3.- Los valores, contenido de la educación

 

Existe un acuerdo generalizado, al menos formalmente, entre los educadores y pedagogos en que debemos educar a la totalidad de la persona. Y esta afirmación, recurrente en la literatura pedagógica, la asumimos con total naturalidad. A veces, ingenuamente se piensa que basta con la simple formulación de un objetivo para que éste “milagrosamente” se convierta en realidad. Y las afirmaciones y los buenos propósitos no necesariamente se traducen en la práctica. Con demasiada frecuencia en educación abundan más los buenos propósitos que la realización de los mismos. Es un hecho inobjetable que la valoración social del conocimiento científico-técnico, o simplemente del saber intelectual está muy por encima del equipamiento moral. Se sigue pensando que el “equipamiento intelectual” es suficiente para la formación de la persona y del ciudadano. El concepto de persona “formada” no conlleva necesariamente, para un elevado porcentaje de la población, el equipamiento moral. Es verdad que el aprendizaje o apropiación de valores morales se considera como un fin plausible, pero este es “prescindible” en la práctica, sin que por ello se ponga en cuestión la acción educativa. La sombra de la Ilustración todavía sigue siendo muy alargada, impregna la vida intelectual y se traduce en prácticas de conducta inmoral que han merecido duras críticas de Horkheimer y Adorno, en su obra Dialéctica de la Ilustración (1994) por su contribución a la historia ininterrumpida de sufrimiento y sacrificio de los excluidos.

    

     La educación de la persona en los valores morales ha ocupado, hasta ahora, un segundo lugar en las prioridades del conjunto de la sociedad. Esta ha demandado, con mayor urgencia, la formación intelectual y la preparación científico-técnica de las jóvenes generaciones para su inserción laboral en la sociedad, olvidando que la educación no se cumple plenamente ni sólo en los conocimientos, ni tampoco en su mera realización técnica. Para este fin exclusivo, la aportación de la educación en valores no es relevante. Sólo cuando los problemas de la violencia, consumo de drogas, corrupción, etc. han sacudido fuertemente nuestra “tranquilidad y paz social” nos hemos vuelto hacia los valores como dique de contención de los males que se nos vienen encima. Y entonces hemos pedido a la institución escolar que, una vez más, venga en nuestro auxilio. Quizás nos hayamos equivocado en la estrategia. Hemos llamado a una puerta en cuyas manos no está la respuesta “suficiente”, ni tampoco la más eficaz a los problemas morales que nos afectan.

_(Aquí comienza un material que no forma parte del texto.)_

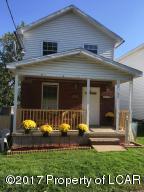 62 Barney St, Larksville, PA 18651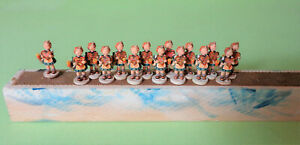 Goebel Olszewski Studio VALENTINE GIFT Bronze Miniature HUM 387 Pendant 15
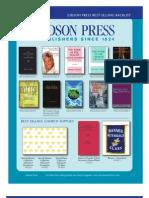Spring 2011 Retail Book Catalog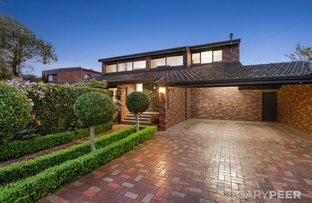 13 Yanakie Crescent, Caulfield North VIC 3161
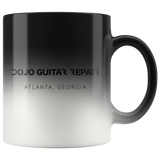 Dojo Guitar Repair - Magic Mug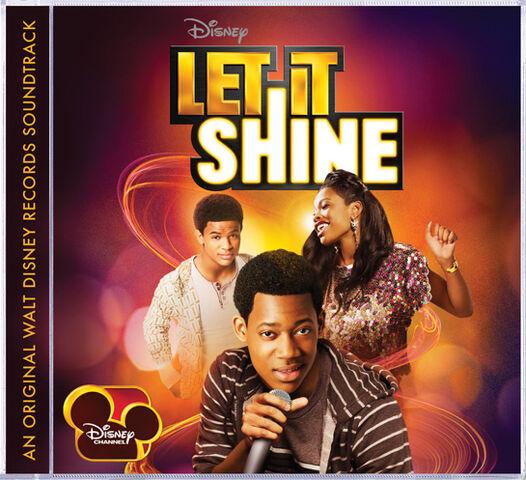 File:Let It Shine Hi.jpg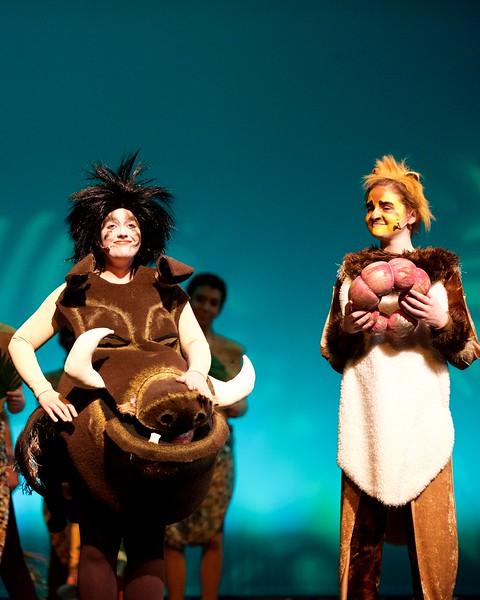 Timon and Pumba 8 x 10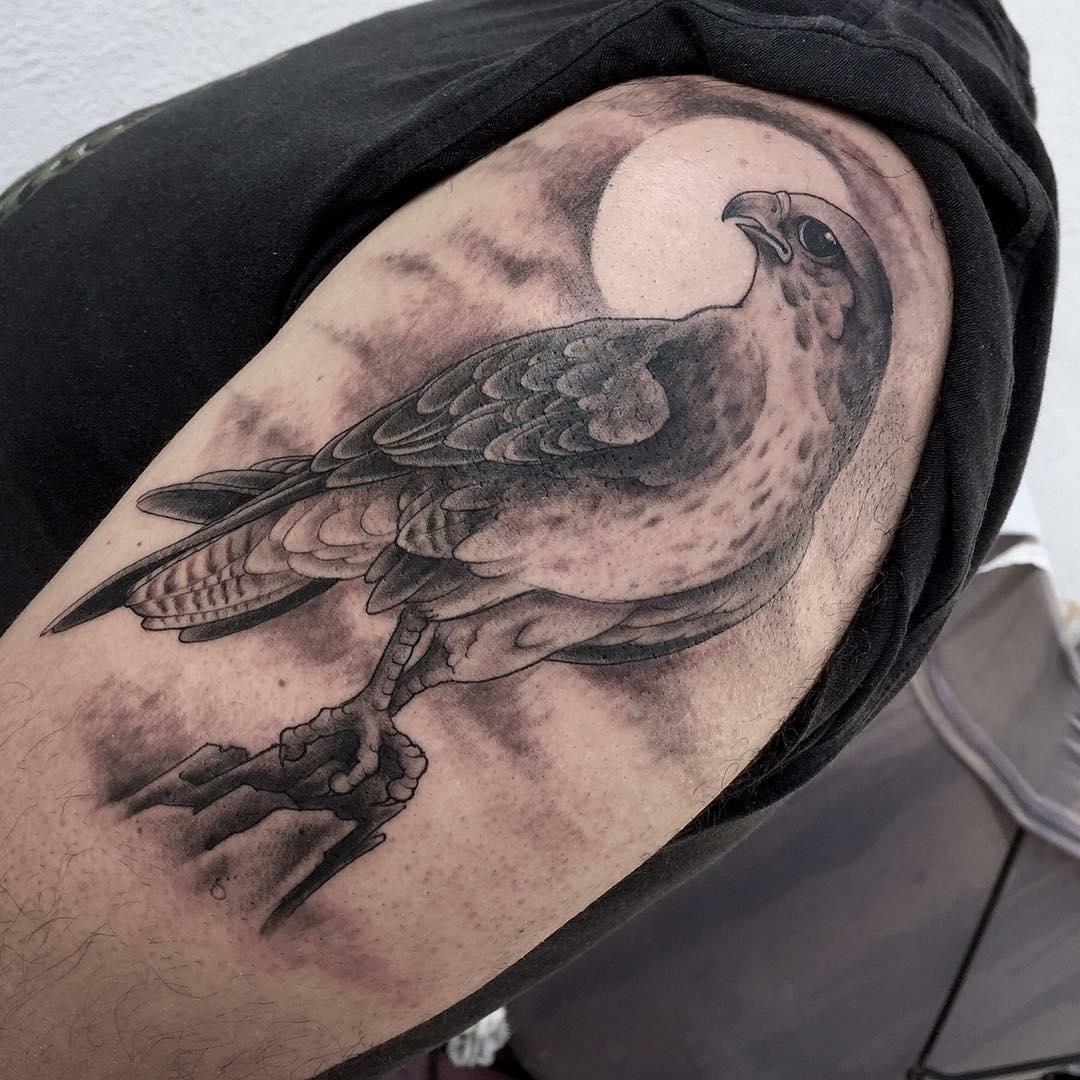 rustle_tattoos-1521265552844.jpg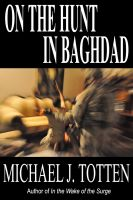 Cover for 'On the Hunt in Baghdad'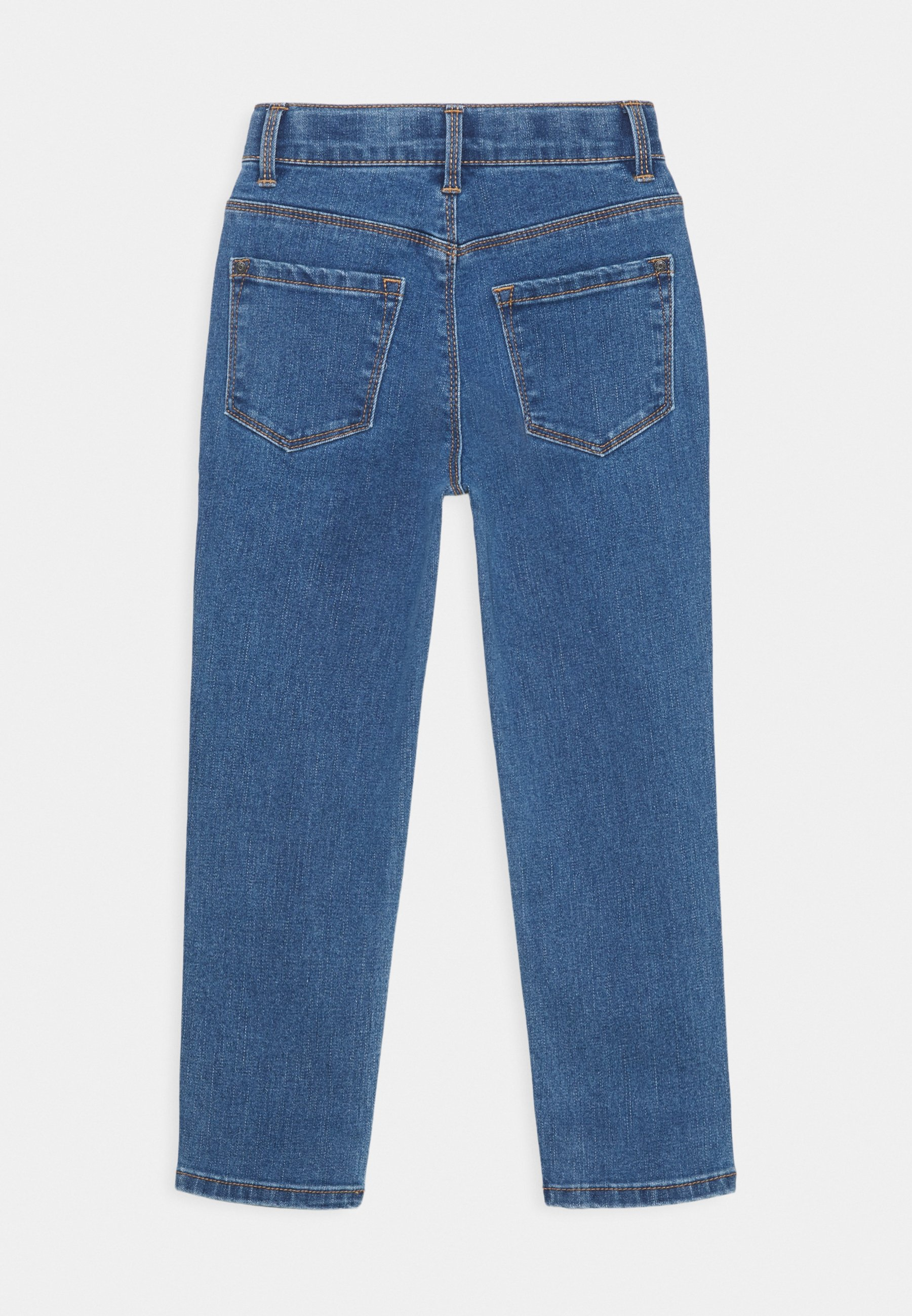 Kids NKFROSE DNMCEC MOM PANT - Relaxed fit jeans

Si se demanda el equipamiento moral de nuestros jóvenes (y del conjunto de la sociedad) para hacer frente a esos problemas, entonces, la familia es el ámbito de intervención insustituible y privilegiado, la puerta a la que necesariamente hay que llamar. Y la razón radica en la naturaleza misma del valor moral. Este no es sólo idea y concepto sobre la justicia, la tolerancia, la solidaridad, la paz y la libertad. etc. No es solo discurso y reflexión. Los valores morales son, en su raíz, convicciones profundas, creencias prescriptivas que orientan y dirigen nuestra conducta (Escámez y otros, 2007); creencias que se traducen necesariamente en modos y estilos éticos de vida que configuran un modo determinado de afrontar la existencia; son como los ojos o ventanas a través de los cuales vemos y nos asomamos al mundo, lo juzgamos y lo valoramos; son el “humus” en el que se resuelve nuestra existencia humana y moral. Los valores morales son aquellas cualidades que nos atraen y nos atrapan, que nos sacan de nuestra indiferencia, trastocan y transforman nuestra vida, nos ayudan a hacer un mundo más humano, más digno, más habitable; aquellas cualidades sin las cuales nuestra vida no podría ser calificada de humana. Son el esqueleto y la arquitectura que dan sentido y coherencia a nuestra existencia, el “alma” de la vida humana, aquello que, en última instancia, nos puede decir quiénes somos (Ortega y Mínguez, 2001).

     

       Uno de los grandes pensadores del pasado siglo, Ortega y Gasset (1973), al hablar de las creencias, dice que éstas se confunden, para nosotros, con la realidad misma. Son nuestro mundo y nuestro ser. “Las creencias constituyen el estrato básico, el más profundo de la arquitectura de nuestra vida. Vivimos de ellas y, por lo mismo, no solemos pensar en ellas: Pensamos en lo que nos es más o menos cuestión. Por eso decimos que tenemos estas o las otras ideas; pero nuestras creencias, más que tenerlas las somos” (Ortega y Gasset, 1973, 18). Los valores morales (justicia, solidaridad, libertad, tolerancia, dignidad de la persona, etc.) son nuestras creencias o convicciones profundamente arraigadas en nosotros y durante mucho tiempo interiorizadas; por ello son difícilmente modificables, y están destinadas a acompañarnos durante toda nuestra vida, encontrando diversas formas de realización (manifestación) en función de las culturas en que, necesariamente, son reinterpretadas. Los valores morales (nuestras creencias) son finalistas en tanto que componentes esenciales de la vida humana, y nunca pueden ser considerados como un “añadido”, ni siquiera ser empleados como medios o instrumentos para obtener otros fines.

      

       Hasta ahora, el acceso al mundo ético de los valores se ha basado en el “discurso y la reflexión” sobre la necesidad de los mismos para garantizar la convivencia y la formación personal. La pedagogía del valor ha venido descansando en la “comprensión intelectual” de los valores. De ahí se ha derivado una pedagogía cognitiva del mismo valor y de la educación moral, presente aún en nuestros días. Y los valores no son sólo discurso o ideas y concepto, ni tampoco son independientes ni se dan fuera o al margen de la realidad histórica. Ésta los condiciona esencialmente. El valor no ocurre o sucede fuera del tiempo y del espacio, sin “circunstancia”. Su condición de realidad histórica le afecta en su naturaleza, como al mismo ser humano. Ello quiere decir que el valor moral es discurso, idea y concepto, pero también es experiencia. Y es esta experiencia, en sus múltiples manifestaciones, la que mueve al sujeto a incorporar a su conducta la idea o concepto de un valor, la que nos lo hace atractivo y nos atrapa (Ortega y Mínguez, 2001). Más aún, es la condición necesaria, la puerta de acceso para que el valor pueda ser aprendido o apropiado.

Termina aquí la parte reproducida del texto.